**Given request**.
The text below on solving a fractional pollution model for three lakes describes how the paper's later sections are organized. List each section it names, with that section's stated content.

**Source document**.
For recent developments based on the collocation approach, this article presents the first use of the Appell type Changhee polynomials (ACPs) based spectral collocation approach to solve fractional-order pollution models for a system of three lakes connected by waterways. When the approach is applied, the set of differential equations is converted into a system of algebraic equations. The approximate solution for the original equation is found by solving this system, which produces the unknown coefficients of the series solution. The spectral collocation method (SCM) has some advantages for handling this class of problems in which the Appell-type Changhee coefficients for the solution can exist very easily after using the numerical programs. For this reason, this method is much faster than the other methods ^[8,9]. They are widely used because of their good properties in the approximation of functions. Also, this method is a numerical technique with high accuracy and fast convergence and it is easy to use in finite and infinite domains for different problems. In addition, the domain discretization and approximation of the nonlinear terms are not necessary for this method, which is an important advantage.

The reader may find it helpful to understand the mathematical modeling process by reading through many significant studies, such as the one on the mathematical model of internal atmospheric waves, also referred to as gravity waves, which occur inside a fluid rather than on the surface ^[10]; time-fractional (2+1)-dimensional Wu-Zhang nonlinear system of partial differential equations describing a long dispersive wave ^[11]; how nonlinear time-fractional diffusion equations are thought to describe oil pollution in the water ^[12] and nine-dimensional chaos for the fractional (Caputo-sense) Lorenz system ^[13].

In this study, we will use the ACPs for the first time to develop an approximation of the fractional derivative formula and use it to solve the fractional pollution model of three lakes by using the SCM.

The rest of the paper is organized as follows: In section two, we present some definitions and concepts concerning fractional derivatives, the Appell-type Changhee polynomials and other related ideas. In section three, we give an approximate formula for the fractional derivatives by using the ACPs. Section four is devoted to presenting an explanation of the pollution model of three lakes and its formulation. Through section five, we give the implementation of the proposed method. In section six, we present a numerical simulation of the proposed model under study. Finally, the conclusions are in section seven.

**Material**.
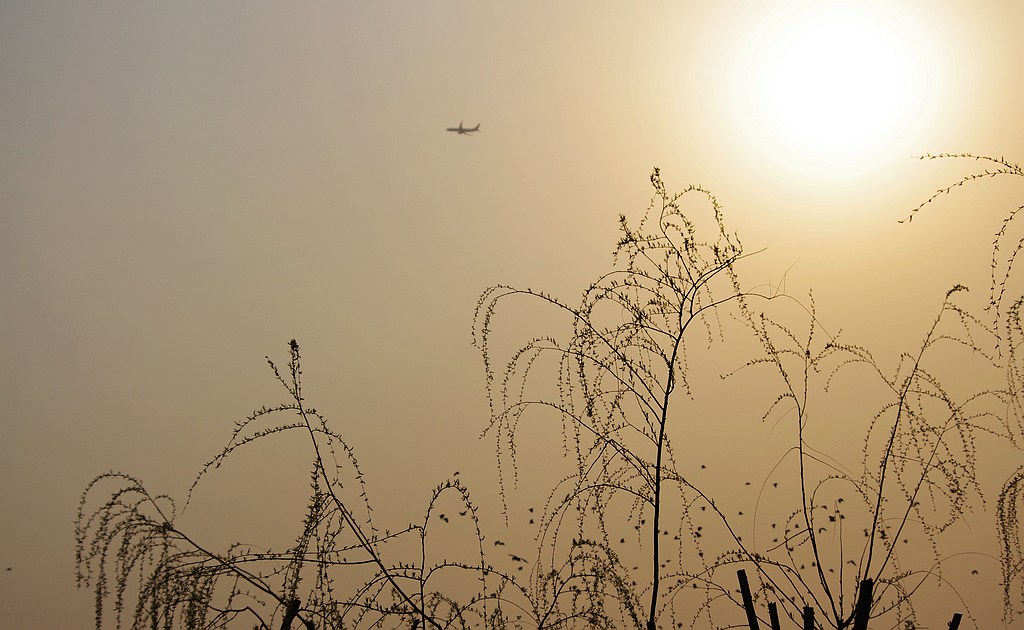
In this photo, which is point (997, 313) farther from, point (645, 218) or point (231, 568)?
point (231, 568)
==
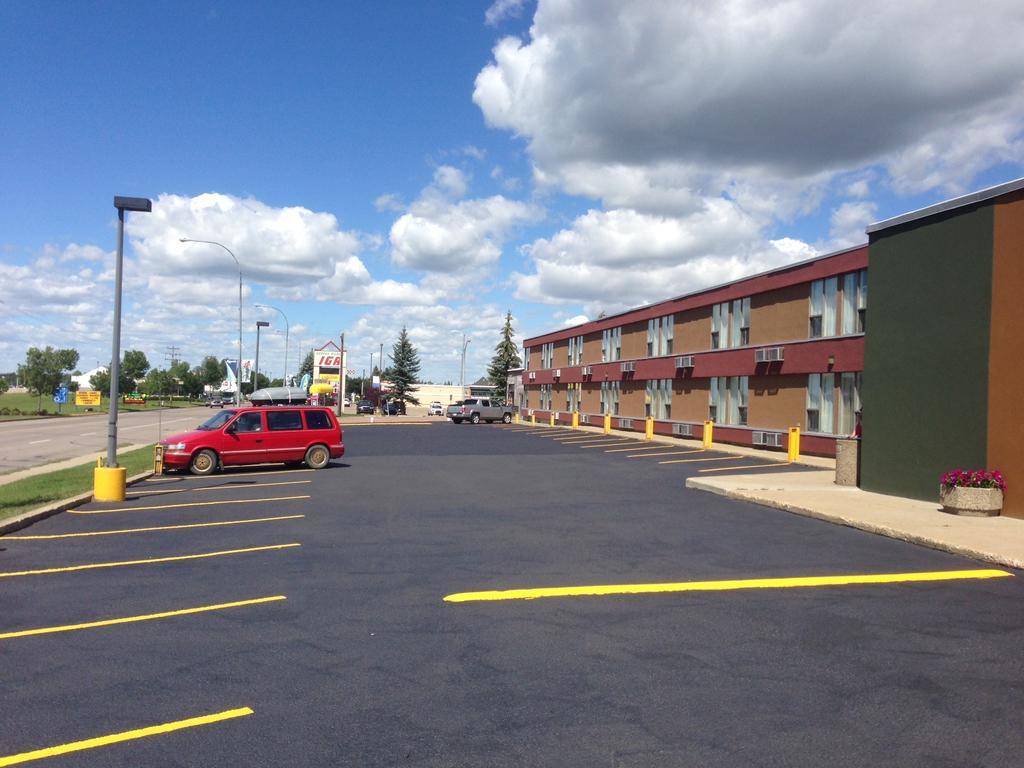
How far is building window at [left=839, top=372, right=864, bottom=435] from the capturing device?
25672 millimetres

**Reply**.
- Section two: definitions and concepts concerning fractional derivatives, the Appell-type Changhee polynomials and other related ideas
- Section three: an approximate formula for the fractional derivatives using the ACPs
- Section four: an explanation of the pollution model of three lakes and its formulation
- Section five: the implementation of the proposed method
- Section six: a numerical simulation of the proposed model
- Section seven: the conclusions